Winter Travel Practicalities on Mull
Jumping over to the Scottish islands in winter is not generally something I’d advise for most travellers, especially first-time visitors to Scotland. There are limited travel options, most tourist attractions are closed and you’re always going to have to face the risk of dismal weather throughout. However….you’ll not have to take on any crowds, total solitude is easy to find and the landscapes are at their most raw and dourly inhospitable. The peaks are like giants in a deep slumber, the waves like starving serpents and the historical relics like contemplative wizards.
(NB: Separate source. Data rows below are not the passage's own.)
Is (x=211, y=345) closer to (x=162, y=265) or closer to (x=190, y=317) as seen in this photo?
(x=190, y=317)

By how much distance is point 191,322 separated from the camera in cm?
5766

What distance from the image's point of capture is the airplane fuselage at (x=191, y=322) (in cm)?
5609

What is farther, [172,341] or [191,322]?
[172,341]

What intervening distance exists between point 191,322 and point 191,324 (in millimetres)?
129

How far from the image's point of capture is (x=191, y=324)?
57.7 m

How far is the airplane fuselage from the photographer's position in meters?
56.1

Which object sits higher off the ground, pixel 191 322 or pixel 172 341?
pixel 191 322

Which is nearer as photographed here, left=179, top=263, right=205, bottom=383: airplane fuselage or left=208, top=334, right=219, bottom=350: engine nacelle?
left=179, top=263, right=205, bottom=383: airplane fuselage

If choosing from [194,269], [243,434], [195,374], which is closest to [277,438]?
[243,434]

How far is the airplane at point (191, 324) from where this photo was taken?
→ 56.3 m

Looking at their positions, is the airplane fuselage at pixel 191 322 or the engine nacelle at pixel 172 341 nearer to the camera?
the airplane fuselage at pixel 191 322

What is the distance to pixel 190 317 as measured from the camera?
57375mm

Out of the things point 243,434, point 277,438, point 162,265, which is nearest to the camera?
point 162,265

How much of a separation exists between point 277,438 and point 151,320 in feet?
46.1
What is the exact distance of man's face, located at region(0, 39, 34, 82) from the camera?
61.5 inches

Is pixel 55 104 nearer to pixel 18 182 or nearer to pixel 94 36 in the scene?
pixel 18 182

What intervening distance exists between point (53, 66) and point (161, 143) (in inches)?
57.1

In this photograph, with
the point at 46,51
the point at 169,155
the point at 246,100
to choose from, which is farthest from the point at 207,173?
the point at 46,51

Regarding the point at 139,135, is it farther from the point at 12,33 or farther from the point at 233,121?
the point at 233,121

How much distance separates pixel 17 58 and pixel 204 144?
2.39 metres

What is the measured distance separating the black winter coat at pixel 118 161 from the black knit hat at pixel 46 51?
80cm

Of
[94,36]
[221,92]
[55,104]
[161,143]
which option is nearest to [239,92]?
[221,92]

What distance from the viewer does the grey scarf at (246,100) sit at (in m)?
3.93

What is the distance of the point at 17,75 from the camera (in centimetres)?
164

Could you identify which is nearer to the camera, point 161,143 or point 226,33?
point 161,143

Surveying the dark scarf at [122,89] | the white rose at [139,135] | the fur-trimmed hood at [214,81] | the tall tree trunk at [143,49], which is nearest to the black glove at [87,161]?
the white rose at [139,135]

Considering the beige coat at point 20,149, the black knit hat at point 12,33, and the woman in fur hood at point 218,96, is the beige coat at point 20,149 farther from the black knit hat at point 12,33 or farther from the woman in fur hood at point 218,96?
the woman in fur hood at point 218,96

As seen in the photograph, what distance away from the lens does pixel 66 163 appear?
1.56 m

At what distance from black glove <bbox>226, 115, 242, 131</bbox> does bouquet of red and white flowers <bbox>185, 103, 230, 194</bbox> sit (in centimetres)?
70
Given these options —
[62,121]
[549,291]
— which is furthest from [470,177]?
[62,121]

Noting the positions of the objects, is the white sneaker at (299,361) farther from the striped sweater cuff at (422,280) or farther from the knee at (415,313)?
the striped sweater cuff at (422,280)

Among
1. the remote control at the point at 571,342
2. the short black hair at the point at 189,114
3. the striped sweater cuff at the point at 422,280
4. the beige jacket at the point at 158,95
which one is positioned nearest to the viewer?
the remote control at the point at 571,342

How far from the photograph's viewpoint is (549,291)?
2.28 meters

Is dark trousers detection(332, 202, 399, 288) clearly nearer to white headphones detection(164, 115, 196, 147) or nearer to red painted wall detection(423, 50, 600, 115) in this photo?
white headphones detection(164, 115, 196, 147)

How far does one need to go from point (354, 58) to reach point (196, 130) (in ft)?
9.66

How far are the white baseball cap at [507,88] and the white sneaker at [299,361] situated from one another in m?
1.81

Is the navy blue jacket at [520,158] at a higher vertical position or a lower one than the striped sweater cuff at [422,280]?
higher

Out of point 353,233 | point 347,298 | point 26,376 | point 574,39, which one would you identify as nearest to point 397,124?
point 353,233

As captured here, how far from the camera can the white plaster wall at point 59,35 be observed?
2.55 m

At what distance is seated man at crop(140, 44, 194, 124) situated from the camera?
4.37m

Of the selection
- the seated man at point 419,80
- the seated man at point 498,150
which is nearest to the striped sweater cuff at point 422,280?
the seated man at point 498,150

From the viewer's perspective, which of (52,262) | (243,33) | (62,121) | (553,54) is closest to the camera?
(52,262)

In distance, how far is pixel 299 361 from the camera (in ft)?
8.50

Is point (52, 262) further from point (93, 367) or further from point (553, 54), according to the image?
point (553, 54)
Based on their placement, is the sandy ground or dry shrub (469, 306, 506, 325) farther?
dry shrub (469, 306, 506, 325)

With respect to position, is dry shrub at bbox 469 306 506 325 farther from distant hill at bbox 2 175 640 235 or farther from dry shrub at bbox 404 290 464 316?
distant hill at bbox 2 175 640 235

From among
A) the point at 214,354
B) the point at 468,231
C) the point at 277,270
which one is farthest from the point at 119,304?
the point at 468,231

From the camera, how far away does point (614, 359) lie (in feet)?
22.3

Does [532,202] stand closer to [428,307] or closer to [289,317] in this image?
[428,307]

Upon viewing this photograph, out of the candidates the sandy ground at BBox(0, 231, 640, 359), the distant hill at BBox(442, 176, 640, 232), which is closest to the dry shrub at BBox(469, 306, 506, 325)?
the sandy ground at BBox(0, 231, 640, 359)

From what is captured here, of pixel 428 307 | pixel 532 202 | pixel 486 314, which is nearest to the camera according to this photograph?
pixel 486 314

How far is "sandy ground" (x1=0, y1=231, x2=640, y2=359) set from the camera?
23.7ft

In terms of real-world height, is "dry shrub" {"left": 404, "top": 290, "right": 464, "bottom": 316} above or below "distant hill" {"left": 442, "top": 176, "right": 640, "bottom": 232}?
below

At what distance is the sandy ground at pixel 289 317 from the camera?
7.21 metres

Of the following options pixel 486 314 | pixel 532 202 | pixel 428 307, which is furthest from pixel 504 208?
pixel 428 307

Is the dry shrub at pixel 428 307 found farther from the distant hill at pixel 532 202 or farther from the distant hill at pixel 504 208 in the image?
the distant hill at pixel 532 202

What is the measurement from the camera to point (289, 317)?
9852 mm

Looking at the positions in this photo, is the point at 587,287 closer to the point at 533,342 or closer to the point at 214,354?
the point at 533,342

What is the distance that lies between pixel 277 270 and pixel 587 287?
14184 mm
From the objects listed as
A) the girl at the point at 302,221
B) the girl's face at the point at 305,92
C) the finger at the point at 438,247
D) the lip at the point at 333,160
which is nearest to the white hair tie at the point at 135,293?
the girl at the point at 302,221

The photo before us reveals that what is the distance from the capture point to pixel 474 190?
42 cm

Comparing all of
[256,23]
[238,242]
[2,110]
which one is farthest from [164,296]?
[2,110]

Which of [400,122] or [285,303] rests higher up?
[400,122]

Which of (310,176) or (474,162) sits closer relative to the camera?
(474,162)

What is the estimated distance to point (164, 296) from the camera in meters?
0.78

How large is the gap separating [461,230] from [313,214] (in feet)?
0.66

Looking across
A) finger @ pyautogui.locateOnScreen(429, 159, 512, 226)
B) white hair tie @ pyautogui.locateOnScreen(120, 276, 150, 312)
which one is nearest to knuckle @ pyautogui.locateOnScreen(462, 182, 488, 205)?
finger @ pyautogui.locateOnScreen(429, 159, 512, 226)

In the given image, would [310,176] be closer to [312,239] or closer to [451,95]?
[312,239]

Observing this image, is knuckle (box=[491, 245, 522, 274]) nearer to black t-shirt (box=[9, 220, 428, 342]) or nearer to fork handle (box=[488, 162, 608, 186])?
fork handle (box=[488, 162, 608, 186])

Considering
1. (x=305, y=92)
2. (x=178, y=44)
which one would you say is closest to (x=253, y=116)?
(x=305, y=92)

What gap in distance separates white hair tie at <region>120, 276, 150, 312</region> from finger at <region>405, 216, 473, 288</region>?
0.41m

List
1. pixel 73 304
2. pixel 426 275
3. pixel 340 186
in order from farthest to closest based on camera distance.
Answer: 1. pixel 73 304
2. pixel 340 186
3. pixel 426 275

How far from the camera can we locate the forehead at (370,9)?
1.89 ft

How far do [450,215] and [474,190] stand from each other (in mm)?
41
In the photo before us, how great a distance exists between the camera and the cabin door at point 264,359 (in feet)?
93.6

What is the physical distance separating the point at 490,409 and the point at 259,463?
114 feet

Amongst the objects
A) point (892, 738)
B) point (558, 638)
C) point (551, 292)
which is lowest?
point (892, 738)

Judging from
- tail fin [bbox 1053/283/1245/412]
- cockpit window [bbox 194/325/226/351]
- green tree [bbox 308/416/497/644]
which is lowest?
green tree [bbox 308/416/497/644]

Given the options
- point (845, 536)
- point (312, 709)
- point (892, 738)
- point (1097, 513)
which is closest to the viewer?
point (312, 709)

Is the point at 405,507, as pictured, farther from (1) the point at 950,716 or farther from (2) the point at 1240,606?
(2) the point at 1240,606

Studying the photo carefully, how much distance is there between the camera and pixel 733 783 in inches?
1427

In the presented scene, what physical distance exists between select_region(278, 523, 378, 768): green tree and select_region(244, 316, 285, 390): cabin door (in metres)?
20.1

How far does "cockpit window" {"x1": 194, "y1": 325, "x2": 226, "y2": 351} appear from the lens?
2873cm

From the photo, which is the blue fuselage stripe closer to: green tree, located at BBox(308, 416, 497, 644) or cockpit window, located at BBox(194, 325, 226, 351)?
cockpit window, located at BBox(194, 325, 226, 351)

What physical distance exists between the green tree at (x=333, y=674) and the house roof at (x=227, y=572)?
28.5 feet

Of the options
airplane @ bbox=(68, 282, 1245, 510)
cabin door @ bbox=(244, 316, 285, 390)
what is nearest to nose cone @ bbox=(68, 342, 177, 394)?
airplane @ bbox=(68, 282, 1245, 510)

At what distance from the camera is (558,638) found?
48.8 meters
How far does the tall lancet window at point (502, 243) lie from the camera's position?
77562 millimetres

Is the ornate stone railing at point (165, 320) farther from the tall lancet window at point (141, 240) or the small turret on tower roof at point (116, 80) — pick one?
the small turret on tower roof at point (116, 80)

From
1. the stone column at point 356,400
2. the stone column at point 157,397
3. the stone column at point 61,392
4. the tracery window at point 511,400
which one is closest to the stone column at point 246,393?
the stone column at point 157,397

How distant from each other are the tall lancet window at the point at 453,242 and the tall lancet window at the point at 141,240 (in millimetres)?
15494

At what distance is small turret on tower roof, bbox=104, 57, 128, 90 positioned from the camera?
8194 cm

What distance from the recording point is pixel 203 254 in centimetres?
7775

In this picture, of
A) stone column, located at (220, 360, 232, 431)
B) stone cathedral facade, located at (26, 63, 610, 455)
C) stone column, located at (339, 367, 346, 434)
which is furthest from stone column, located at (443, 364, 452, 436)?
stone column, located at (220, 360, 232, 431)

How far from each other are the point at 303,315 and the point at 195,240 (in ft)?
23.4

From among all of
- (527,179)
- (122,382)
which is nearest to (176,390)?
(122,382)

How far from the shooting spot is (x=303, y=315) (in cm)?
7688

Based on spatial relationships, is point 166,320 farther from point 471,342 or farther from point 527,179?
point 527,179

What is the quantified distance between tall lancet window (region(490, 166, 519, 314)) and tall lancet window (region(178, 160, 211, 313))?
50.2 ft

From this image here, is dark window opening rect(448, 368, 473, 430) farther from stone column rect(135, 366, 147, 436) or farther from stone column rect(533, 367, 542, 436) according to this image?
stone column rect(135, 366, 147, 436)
It’s hard to argue that this is actually when Scotland is at its most impactful.
If you can leave your timing decisions to the last minute you can increase your chances of decent spells of weather and self-catering is always an option to avoid hunting for the few dining options that aren’t shut. That said, some islands are unquestionably easier than others and the likes of Arran, Skye, Orkney, Bute and, of course, the Isle of Mull remain those with the least likelihood of winter travel issues and risk of being stranded. Under an hour on the regularly-running ferry from Oban makes Mull an invitingly appealing option.
As for things to do on Mull in winter, the likes of Duart Castle and Café Fish may be closed but the castle can still be circumnavigated from outside and the true leading appeal of the islands is in the natural landscapes anyway. Arriving at empty car parks, walking for hours without seeing another soul and booking accommodation with just a few hours’ notice was an astonishing luxury and threw my generally super-prepared approach to travel out of the window. Something I need to do more of this year I think.
Start the year as you mean to go on. This one’s off to a flyer.